Podhoretz "No Evil Doofus" notion is bullshit of the lowest order, the kind of thing that can only be professed by someone quasi-erotically infatuated with an adored personality, and by someone too far removed from reality, by dint of wealth and celebrity, to remember the common and distinctly evil doofuses by whom ordinary people are bedeviled from schooldays onward. Like many post-literate Americans, effectively lobotomized by the sentimental fictions of the mass medi, Podhoretz regards evil, or rather Evil, as something exotic, often something foreign and/or perverted (that is: not to their taste) but always Other. Evil is a deadly dilletante, a mustachioed tyrant, a priapic crackhead. Evil knows the right thing to do, but consciously chooses (Bwah-ha-ha-ha-ha!) the wrong for its sheer delectable forbiddenness. Or as Podhoretz, puts it, "Evildoers know what they're up to, and their frightening in their relentless pursuit of bad aims."

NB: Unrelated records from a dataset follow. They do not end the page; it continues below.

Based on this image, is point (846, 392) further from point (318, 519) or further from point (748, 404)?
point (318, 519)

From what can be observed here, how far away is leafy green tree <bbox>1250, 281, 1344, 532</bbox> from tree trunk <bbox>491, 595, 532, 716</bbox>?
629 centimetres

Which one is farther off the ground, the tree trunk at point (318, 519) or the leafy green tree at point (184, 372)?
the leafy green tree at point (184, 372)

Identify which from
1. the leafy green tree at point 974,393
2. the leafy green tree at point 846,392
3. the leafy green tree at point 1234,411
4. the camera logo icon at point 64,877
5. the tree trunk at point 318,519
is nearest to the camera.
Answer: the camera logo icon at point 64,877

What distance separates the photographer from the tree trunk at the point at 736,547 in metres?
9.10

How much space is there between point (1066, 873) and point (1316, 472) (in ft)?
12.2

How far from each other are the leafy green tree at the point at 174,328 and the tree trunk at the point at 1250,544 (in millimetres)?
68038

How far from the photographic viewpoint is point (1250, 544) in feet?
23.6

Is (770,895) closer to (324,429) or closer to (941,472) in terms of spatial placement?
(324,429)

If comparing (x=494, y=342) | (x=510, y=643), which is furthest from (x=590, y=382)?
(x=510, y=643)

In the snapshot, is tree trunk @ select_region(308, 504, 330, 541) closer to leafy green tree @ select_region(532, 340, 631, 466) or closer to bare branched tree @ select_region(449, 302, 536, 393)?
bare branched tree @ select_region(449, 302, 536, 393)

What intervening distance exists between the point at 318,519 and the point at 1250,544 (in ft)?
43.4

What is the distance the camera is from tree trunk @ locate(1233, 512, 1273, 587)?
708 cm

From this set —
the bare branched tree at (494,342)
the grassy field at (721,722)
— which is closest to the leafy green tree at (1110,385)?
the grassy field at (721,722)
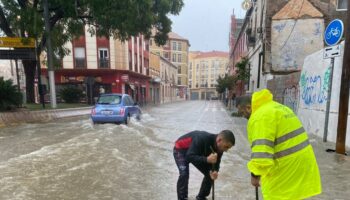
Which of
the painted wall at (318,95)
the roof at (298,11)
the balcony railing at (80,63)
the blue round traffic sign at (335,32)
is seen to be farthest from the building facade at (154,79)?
the blue round traffic sign at (335,32)

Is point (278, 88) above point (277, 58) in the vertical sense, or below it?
below

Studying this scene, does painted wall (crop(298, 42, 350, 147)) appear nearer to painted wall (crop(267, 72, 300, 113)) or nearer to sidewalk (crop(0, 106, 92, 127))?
painted wall (crop(267, 72, 300, 113))

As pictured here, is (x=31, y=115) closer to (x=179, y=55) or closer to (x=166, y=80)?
(x=166, y=80)

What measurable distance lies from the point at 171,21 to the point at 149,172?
1524 centimetres

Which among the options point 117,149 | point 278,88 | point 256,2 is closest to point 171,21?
point 256,2

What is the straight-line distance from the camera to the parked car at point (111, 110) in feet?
42.7

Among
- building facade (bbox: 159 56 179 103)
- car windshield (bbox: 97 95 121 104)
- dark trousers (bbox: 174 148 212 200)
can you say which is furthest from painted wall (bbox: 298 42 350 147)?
building facade (bbox: 159 56 179 103)

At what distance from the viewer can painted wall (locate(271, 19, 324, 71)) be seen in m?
15.5

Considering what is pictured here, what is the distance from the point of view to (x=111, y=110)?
→ 13031 mm

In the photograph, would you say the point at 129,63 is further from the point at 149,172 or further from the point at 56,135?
the point at 149,172

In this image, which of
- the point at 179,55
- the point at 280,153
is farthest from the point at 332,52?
the point at 179,55

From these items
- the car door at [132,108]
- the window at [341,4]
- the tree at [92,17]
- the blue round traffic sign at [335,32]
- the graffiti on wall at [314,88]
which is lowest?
the car door at [132,108]

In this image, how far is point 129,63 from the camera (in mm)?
34625

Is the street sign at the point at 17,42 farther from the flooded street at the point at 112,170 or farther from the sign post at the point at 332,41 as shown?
the sign post at the point at 332,41
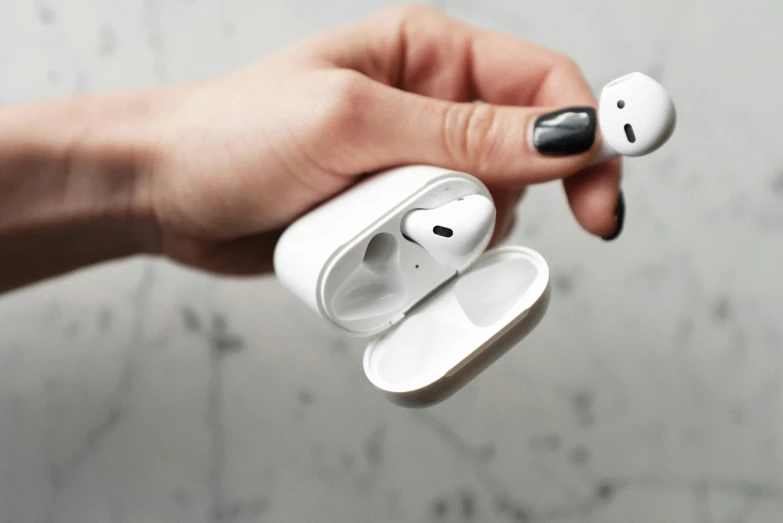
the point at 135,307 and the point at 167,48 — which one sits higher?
the point at 167,48

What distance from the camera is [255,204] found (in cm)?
62

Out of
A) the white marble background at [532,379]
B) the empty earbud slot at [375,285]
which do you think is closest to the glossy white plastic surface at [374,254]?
the empty earbud slot at [375,285]

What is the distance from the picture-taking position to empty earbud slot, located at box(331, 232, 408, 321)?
1.72ft

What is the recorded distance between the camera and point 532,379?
74 centimetres

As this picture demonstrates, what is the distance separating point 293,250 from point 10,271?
13.3 inches

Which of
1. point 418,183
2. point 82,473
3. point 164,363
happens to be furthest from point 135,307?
point 418,183

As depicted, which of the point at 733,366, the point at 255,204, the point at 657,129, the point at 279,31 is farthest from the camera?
the point at 279,31

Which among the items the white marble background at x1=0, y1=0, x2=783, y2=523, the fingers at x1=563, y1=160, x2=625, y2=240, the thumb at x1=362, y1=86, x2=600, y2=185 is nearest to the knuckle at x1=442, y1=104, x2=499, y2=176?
the thumb at x1=362, y1=86, x2=600, y2=185

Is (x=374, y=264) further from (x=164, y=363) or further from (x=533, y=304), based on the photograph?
(x=164, y=363)

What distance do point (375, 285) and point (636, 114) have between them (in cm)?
22

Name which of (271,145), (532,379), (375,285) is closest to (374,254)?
(375,285)

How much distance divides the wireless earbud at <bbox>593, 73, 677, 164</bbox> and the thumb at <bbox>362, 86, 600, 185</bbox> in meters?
0.03

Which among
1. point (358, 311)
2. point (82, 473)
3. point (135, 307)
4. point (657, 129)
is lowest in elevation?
point (82, 473)

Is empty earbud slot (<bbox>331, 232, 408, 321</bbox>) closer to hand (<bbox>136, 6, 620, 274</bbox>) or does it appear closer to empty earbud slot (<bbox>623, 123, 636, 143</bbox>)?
hand (<bbox>136, 6, 620, 274</bbox>)
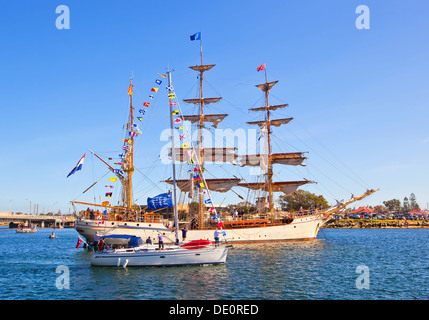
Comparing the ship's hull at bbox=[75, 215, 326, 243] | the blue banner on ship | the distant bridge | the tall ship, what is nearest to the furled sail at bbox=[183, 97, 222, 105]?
the tall ship

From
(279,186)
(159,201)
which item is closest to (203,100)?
(279,186)

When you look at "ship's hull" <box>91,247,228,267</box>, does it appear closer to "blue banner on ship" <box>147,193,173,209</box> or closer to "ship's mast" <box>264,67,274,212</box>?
"blue banner on ship" <box>147,193,173,209</box>

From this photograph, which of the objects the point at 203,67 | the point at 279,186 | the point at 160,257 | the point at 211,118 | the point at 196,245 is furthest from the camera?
the point at 279,186

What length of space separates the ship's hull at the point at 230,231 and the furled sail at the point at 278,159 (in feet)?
34.4

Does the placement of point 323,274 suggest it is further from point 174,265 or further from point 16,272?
point 16,272

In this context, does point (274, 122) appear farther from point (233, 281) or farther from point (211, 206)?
point (233, 281)

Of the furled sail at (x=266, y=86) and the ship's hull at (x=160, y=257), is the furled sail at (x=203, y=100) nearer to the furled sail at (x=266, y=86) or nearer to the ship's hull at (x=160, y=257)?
the furled sail at (x=266, y=86)

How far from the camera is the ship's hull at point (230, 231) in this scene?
141 feet

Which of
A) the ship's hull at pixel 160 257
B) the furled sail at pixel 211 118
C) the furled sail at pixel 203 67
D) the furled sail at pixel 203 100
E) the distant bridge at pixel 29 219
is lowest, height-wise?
the distant bridge at pixel 29 219

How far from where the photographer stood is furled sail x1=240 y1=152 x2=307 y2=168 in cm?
5869

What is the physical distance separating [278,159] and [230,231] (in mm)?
18246

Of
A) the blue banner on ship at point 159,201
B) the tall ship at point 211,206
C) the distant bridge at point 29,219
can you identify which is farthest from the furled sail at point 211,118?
the distant bridge at point 29,219

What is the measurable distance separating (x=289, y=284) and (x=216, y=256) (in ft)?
Result: 27.1

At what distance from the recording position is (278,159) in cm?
5962
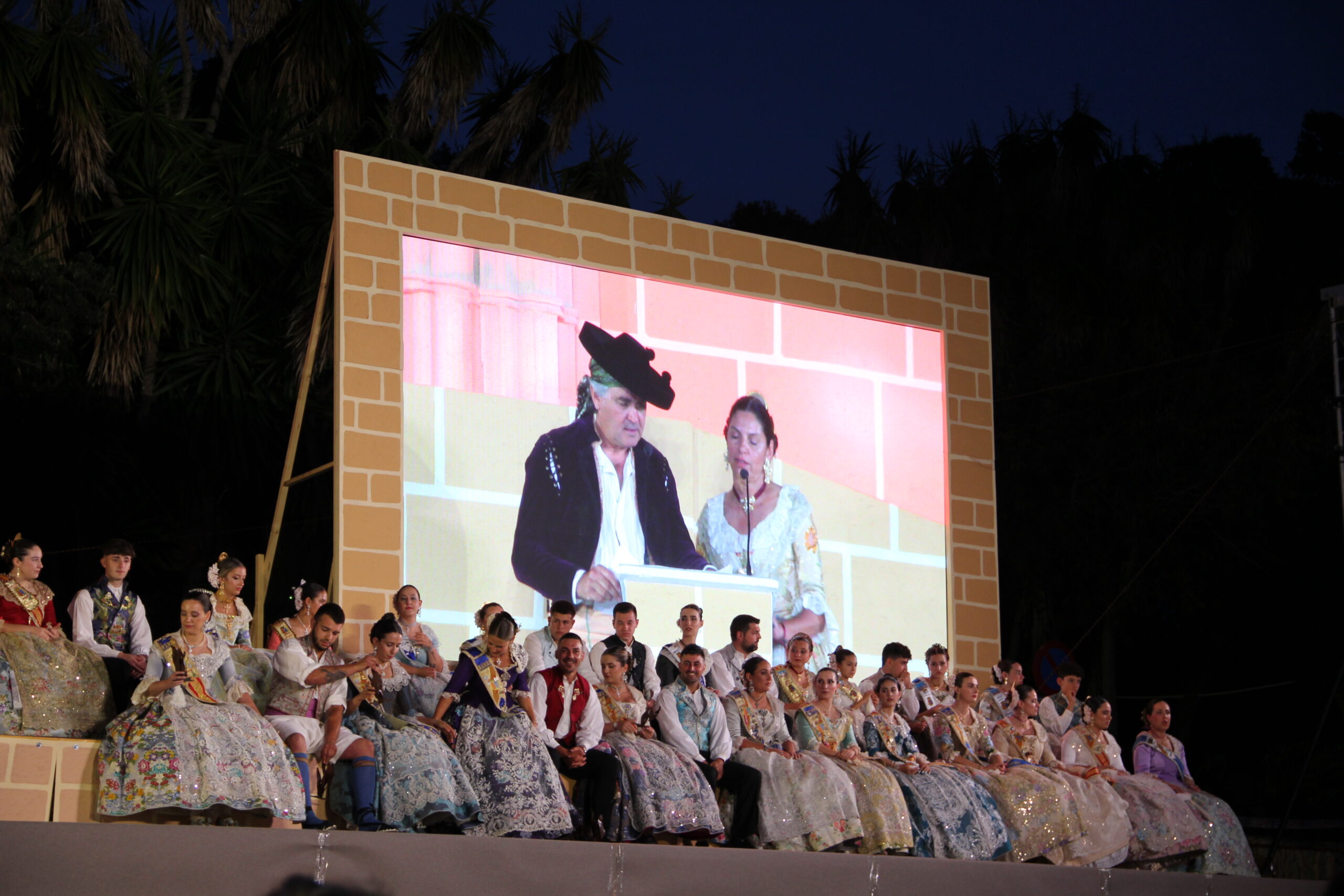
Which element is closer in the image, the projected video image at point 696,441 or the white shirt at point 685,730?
the white shirt at point 685,730

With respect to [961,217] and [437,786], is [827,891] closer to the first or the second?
[437,786]

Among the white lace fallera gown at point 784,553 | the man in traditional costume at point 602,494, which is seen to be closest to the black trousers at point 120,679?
the man in traditional costume at point 602,494

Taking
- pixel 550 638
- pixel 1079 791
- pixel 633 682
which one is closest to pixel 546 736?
pixel 633 682

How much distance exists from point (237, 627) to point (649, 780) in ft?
6.01

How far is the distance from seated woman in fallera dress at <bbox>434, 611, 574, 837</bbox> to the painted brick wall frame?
130 cm

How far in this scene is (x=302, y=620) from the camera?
22.2 feet

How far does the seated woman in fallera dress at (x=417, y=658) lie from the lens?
22.8 ft

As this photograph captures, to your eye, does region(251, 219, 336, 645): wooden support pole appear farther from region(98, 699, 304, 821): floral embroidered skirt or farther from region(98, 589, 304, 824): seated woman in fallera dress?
region(98, 699, 304, 821): floral embroidered skirt

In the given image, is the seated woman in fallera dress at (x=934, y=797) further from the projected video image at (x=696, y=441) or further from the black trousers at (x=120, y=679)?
the black trousers at (x=120, y=679)

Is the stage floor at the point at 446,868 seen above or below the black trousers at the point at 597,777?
below

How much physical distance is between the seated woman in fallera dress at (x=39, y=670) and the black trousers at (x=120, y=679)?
8 cm

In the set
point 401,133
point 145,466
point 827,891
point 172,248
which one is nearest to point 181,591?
point 145,466

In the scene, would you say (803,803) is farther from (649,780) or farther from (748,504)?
(748,504)

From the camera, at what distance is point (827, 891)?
642 centimetres
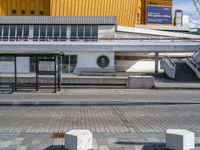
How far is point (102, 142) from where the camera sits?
30.7 feet

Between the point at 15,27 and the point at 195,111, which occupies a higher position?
the point at 15,27

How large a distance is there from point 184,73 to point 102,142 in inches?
1344

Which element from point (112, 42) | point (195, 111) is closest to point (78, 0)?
point (112, 42)

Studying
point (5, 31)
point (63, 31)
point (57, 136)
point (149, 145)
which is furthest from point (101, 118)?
point (5, 31)

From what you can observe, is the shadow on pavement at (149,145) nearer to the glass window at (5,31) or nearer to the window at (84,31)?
the window at (84,31)

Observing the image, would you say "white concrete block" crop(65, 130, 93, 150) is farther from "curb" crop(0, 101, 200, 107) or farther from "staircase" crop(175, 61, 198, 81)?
"staircase" crop(175, 61, 198, 81)

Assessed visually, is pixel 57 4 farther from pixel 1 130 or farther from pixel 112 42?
pixel 1 130

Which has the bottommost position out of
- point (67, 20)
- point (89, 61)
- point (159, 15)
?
point (89, 61)

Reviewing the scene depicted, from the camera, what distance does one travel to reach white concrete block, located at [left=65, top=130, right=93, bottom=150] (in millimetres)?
8008

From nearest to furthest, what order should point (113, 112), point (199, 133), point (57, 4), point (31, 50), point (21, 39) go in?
point (199, 133)
point (113, 112)
point (31, 50)
point (21, 39)
point (57, 4)

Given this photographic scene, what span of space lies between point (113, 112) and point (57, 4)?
192 ft

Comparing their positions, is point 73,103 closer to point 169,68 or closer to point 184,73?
point 169,68

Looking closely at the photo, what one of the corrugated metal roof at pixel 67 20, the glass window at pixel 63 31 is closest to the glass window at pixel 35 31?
the corrugated metal roof at pixel 67 20

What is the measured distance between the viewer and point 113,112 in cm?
1546
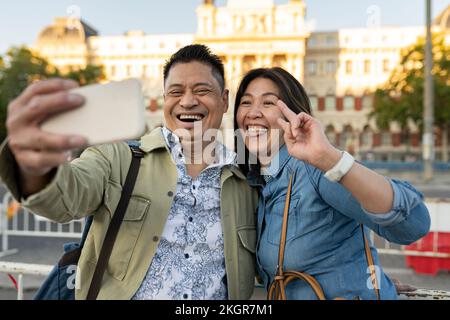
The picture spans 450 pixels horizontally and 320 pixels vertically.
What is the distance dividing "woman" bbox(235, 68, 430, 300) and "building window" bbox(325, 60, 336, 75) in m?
43.6

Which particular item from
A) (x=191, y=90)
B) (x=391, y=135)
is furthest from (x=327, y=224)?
(x=391, y=135)

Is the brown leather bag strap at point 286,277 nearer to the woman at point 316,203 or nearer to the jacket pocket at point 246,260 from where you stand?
the woman at point 316,203

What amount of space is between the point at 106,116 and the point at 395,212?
87 cm

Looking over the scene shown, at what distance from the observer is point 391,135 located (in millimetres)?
40469

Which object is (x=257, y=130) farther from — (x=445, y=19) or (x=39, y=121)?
(x=445, y=19)

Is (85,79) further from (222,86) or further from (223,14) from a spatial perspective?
(222,86)

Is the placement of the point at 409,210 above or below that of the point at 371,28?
below

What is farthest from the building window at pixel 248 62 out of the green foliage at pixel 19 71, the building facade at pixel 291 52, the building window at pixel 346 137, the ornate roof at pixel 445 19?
the green foliage at pixel 19 71

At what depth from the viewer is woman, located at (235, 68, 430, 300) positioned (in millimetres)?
1277

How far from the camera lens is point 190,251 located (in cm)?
160

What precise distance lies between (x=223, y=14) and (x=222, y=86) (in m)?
43.3

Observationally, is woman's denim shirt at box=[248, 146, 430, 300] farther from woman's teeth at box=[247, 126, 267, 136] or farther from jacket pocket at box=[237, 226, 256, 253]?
woman's teeth at box=[247, 126, 267, 136]

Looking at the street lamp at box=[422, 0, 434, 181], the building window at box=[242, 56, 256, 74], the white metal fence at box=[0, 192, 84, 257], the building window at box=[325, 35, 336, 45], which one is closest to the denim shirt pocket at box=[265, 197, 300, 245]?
the white metal fence at box=[0, 192, 84, 257]

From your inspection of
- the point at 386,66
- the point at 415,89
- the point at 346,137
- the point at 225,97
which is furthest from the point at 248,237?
the point at 386,66
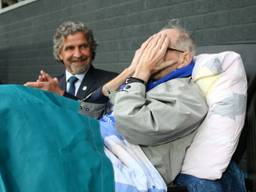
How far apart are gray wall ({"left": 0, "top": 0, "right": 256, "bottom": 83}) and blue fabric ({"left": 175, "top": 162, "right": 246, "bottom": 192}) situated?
87 cm

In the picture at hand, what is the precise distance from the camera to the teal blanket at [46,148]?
169 centimetres

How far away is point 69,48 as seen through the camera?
139 inches

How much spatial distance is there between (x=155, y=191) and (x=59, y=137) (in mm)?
497

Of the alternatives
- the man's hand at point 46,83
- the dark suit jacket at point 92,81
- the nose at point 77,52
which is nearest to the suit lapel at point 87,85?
the dark suit jacket at point 92,81

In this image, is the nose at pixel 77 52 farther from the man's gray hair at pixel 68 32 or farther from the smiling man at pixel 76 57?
the man's gray hair at pixel 68 32

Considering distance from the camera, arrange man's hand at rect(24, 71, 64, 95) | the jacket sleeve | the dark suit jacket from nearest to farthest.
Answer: the jacket sleeve
man's hand at rect(24, 71, 64, 95)
the dark suit jacket

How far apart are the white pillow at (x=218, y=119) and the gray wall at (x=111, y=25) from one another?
0.56 metres

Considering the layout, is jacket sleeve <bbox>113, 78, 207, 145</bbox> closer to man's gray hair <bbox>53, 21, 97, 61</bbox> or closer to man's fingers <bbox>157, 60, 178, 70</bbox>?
man's fingers <bbox>157, 60, 178, 70</bbox>

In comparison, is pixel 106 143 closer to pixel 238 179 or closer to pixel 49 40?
pixel 238 179

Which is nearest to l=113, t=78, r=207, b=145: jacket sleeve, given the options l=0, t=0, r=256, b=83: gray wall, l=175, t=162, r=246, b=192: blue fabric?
l=175, t=162, r=246, b=192: blue fabric

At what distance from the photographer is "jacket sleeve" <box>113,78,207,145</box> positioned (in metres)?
2.08

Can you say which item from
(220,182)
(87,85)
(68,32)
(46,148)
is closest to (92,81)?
(87,85)

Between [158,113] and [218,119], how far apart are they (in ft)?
0.99

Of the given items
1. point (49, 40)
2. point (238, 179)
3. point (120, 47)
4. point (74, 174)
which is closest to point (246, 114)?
point (238, 179)
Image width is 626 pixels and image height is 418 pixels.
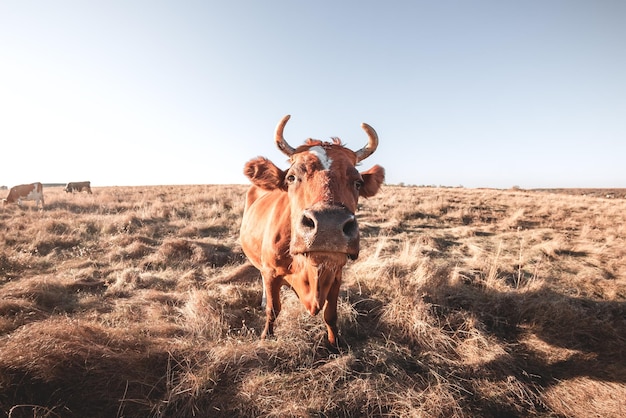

On the other hand, the Dittoheads think that they, like most of us, will do wrong from time to time, but never with a full, intellectual or ethical consideration -- therefore they're not Evil. We white, middle-class doofuses, most assume, err in a "sweet and dopey"way. Of course the slightest test of the assertion, "You can't be both evil and a doofus," shows it to be false. Evil very often knows not what it does; it has has utterly doofus undertanding of its own acts and motives. Often the dim torturer of cats,morphs into the the schoolyard bully, then the criminal, abusive husband, bad cop or death-camp guard. He's far from "relentless in his bad aims". He just thinks that his vague indignation, at whatever, licenses him (0r her) to get his rocks off occasionally through sadism. His victims deserve whatever he inflicts on them. This is evil in its banal very essence. The guards at Treblinka and Abu Grahib were not Hannibal Lecter clones or Eichmannesque demoniacs; they were picknose doofuses having fun in what they dimly perceived to be their line of duty. Evil operates similarly, constantly, in this lower-case way, from the White House to the DMV, wherever small people use their banal power to work out on those more helpless. And, leaving open the question of evil, for now, we can certainly say that W is one of those doofuses who is neither innocent nor sweet.